After we discussed my reconstruction options, we then discussed topics that no one dreams of talking about with strangers – much less your closest friends – like the shape, size, color, and proportion of my nipples to my overall breast and if I would like to keep my nipples or have them removed. This is something I’ve never thought about and felt wholly unprepared to make a decision on. After being largely uncomfortable with the discussion of my nipples and the pressure to make a decision, the doctor shared, “most women are happier with their reconstruction when they have their nipples removed”. Okay done. Remove them. We then discussed nipple tattoos as an option post-recovery to replace my absent nipples. I don’t have strong feelings either way, but if you’re feeling brave, Google image search “post-mastectomy nipple tattoos”, you’ll be amazed (NSFW).
Then we talked about my breast size. In my discomfort, I said, “well my husband would like them to be bigger,” to which he chuckled. As it turns out, however, you really can’t go bigger and you really can’t go smaller (except maybe a 1/2 size). Okay cool. As they are. Fine.
As the conversation went on, it became clear to me why he took the pictures and measurements, and I slowly felt at ease. It was clear he was a professional and his ultimate goal was to make something that is pretty traumatic for most women, as easy as possible. That his ultimate goal was to get you as close to “original” as possible.

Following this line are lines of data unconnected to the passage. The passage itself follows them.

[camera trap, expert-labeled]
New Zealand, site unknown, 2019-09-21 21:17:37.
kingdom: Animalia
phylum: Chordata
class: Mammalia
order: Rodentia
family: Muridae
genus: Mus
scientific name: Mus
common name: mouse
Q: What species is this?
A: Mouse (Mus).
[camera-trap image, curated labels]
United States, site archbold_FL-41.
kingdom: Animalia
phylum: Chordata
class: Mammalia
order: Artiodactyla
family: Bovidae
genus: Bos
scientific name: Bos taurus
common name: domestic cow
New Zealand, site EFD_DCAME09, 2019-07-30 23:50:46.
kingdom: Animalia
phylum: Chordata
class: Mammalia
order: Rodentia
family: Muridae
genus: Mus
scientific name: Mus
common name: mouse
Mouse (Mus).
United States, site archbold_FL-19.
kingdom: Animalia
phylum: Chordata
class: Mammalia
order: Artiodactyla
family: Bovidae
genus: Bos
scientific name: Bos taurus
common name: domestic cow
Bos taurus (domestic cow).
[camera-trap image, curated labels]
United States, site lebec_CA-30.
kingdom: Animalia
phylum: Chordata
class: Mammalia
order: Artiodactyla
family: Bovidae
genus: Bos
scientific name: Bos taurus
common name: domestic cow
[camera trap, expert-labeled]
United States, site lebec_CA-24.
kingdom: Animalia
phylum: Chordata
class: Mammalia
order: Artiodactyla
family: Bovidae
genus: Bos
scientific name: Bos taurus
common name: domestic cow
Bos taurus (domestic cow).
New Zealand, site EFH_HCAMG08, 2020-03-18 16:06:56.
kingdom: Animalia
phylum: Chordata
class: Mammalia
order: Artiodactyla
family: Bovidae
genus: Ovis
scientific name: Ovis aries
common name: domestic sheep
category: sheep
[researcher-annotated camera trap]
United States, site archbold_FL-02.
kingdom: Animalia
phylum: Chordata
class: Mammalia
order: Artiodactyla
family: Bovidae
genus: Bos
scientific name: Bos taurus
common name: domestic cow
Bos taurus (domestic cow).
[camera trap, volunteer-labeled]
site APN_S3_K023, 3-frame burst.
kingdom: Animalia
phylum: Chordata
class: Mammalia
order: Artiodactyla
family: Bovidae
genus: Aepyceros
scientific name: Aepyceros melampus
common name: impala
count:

As I left, I felt a sense of calm about the reconstruction process; still totally mortified, but calm with a sense of humor about the whole thing. I know the mastectomy and reconstruction is a long road and its absolutely no cake walk, but I have a sense of what the process will be like and I honestly appreciate the level of choice and control I have in the matter. I get to order up the boobs I want, nipples and all. If that’s the positive of getting breast cancer, I’ll take it.
As I got into my car, I chuckled to myself about the whole thing, and smiled as I remembered my mantra: “All JOY.” (and then promptly group called my girlfriends to tell them all about what. just. happened.)